## Instruções do exercício
Redija a continuação do texto sobre a identidade da direita brasileira, começando logo após a última frase apresentada.
::: Texto da página :::
A identidade da direita brasileira

Por João Gualberto e Maria Vitória Rodrigues

Até as eleições de 2018, os brasileiros confundiam a política tradicional, sobretudo a fisiológica – aquela que é feita através de favores e assistencialismo – com direita. A imprensa considerava políticos como Paulo Maluf de direita, como sendo a expressão do nosso conservadorismo. Hoje esse conceito mudou. E mudou muito.

Vários elementos estão presentes nessa trajetória de mudanças. Um dos mais relevantes, é o surgimento de uma extrema direita mundial, muito forte hoje na Europa. Isso impactou fortemente a nossa realidade eleitoral. Sobremaneira importante para isso foi a vitória de Donald Trump nos Estados Unidos, pelo caráter de impactar os brasileiros que tem a grande nação Norte-Americana. Trump passou a ser um modelo a ser seguido e admirado. É muito claro que o presidente Bolsonaro se alimenta muito nesse imaginário instituído nos Estados Unidos.

Donald Trump, ex-presidente dos Estados Unidos.

Hoje existe no Brasil uma outra compreensão do que seja a direita, o pensamento conservador. Temos nas militâncias a noção clara de um pensamento conservador.  Ele tem forte base no cristianismo, sobretudo o evangélico, mas não apenas. Há um catolicismo brasileiro conservador e de direita que também é muito forte.

Esses novos setores se enxergam como conservadores, e se orgulham disso. Ou seja, existe hoje um fato novo a ser levado em conta na política: um coletivo que se reconhece em princípios e que se identifica com eles. Podemos chamar esse novo elemento de Identidade Coletiva de Direita. É nesse coletivo identitário que a Nova Direita capta os seus votos hoje. A militância desses grupos se dá sobretudo nas redes sociais. A nova direita brasileira se expressa nas redes sociais e existe sobretudo nelas.
::: Seção de dados :::
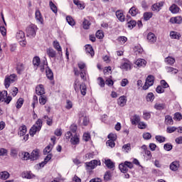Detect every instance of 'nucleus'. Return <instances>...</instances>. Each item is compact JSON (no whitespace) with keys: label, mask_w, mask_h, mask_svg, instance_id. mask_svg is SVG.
:::
## Resposta
O que dá coesão a esse segmento político, é o conjunto de princípios que devem ser respeitados e valorizados. Na verdade, a direita brasileira acredita que ela trouxe a essência da democracia para o jogo da política através das redes sociais e das manifestações públicas, pois criou o contraditório, a disputa no campo das ideias. Isso é visto por esse público como uma boa contribuição para o debate das ideias. Há uma busca frequente deste debate, até mesmo de forma ostensiva e sem dificuldades de mostrar certa agressividade.

Nesse campo ideológico, há uma valorização da atividade política, ao contrário do distanciamento mais comum no restante da população. Quem proporcionou em grande parte a emergência social dessa lógica política, e fez isso com maestria em 2018 foi Jair Bolsonaro. O atual presidente conseguiu organizar em uma plataforma eleitoral o que estava disperso em mentes isoladas. Para isso construiu uma coalizão que teve no mundo das armas, nos evangélicos e no agronegócio fortes bases. A manutenção dessa coalizão tem sido um grande desafio para a liderança de Bolsonaro na direita conservadora. Tem lhe custado um exercício permanente de superexposição e pode produzir algum cansaço.

Jair Bolsonaro, então Deputado Federal, protestando contra o “kit gay”.

Nesse contingente que tem uma identidade clara, o que mais conta é a pauta conservadora dos costumes, cujo grande pilar é o conceito muito tradicional da família. Para sustentar esse princípio de defesa da família é importante o combate as seguintes pautas: aborto, “ativismo gay”, educação sexual nas escolas, as questões de gênero e que tem nexo nessas significações imaginárias sociais.

Para entendermos a força e a resiliência da campanha de reeleição do Presidente Bolsonaro, que resiste aos erros de marketing do agora candidato, é fundamental compreendermos a magnitude desse processo e da importância da construção mitológica. Ela une todas as tendências internas na direita, embora esbarre fortemente nas mulheres, sobretudo nas mulheres pobres evangélicas. Esses são os paradoxos dessa coalizão conservadora, impensável décadas atrás, mas o motor político do Brasil que estamos construindo.

Artigo publicado originalmente no Jornal ES Hoje, no dia 07 de setembro de 2022.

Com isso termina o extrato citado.